▶ **Exercise details**
Reproduce the lines of the material below verbatim, beginning with the line that contains "Which of point" and continuing through the final line of the material.
[BEGIN Dataset]
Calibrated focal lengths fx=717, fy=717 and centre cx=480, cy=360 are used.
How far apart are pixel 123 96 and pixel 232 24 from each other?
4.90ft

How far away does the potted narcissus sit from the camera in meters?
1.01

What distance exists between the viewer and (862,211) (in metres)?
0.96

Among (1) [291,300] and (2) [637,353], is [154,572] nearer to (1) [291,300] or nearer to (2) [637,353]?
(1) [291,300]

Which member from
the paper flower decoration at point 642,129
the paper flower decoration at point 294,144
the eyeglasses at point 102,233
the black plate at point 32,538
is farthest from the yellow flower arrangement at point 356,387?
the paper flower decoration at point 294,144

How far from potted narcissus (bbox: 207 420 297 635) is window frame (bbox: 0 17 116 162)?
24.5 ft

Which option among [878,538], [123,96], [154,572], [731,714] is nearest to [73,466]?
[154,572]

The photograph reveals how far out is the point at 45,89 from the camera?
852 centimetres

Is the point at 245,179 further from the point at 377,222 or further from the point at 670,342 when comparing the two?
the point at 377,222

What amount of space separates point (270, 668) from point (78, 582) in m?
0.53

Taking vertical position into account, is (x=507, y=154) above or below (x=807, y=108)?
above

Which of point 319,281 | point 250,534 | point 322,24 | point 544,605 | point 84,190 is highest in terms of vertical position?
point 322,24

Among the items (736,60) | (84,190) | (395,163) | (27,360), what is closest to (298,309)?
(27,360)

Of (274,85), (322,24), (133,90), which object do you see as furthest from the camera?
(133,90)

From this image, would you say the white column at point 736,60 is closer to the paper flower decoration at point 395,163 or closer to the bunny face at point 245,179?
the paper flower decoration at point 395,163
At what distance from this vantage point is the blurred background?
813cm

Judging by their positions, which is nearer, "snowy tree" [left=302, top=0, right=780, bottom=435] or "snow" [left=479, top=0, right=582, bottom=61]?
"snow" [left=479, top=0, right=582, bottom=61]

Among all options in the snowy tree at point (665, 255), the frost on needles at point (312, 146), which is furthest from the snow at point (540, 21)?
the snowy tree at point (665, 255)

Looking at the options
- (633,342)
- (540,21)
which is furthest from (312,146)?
[END Dataset]
▶ **Correct result**
Which of point 319,281 | point 250,534 | point 322,24 | point 544,605 | point 84,190 is highest in terms of vertical position?
point 322,24

Among the items (736,60) | (84,190) | (395,163) | (27,360), what is closest to (298,309)?
(27,360)

Of (274,85), (322,24), (133,90), which object do you see as furthest from the camera?
(133,90)

From this image, would you say the white column at point 736,60 is closer to the paper flower decoration at point 395,163 or closer to the bunny face at point 245,179?
the paper flower decoration at point 395,163
At what distance from this vantage point is the blurred background?
813cm

Judging by their positions, which is nearer, "snowy tree" [left=302, top=0, right=780, bottom=435] or "snow" [left=479, top=0, right=582, bottom=61]?
"snow" [left=479, top=0, right=582, bottom=61]

Among all options in the snowy tree at point (665, 255), the frost on needles at point (312, 146), which is furthest from the snow at point (540, 21)?
the snowy tree at point (665, 255)

Looking at the options
- (633,342)
- (540,21)
which is furthest from (312,146)?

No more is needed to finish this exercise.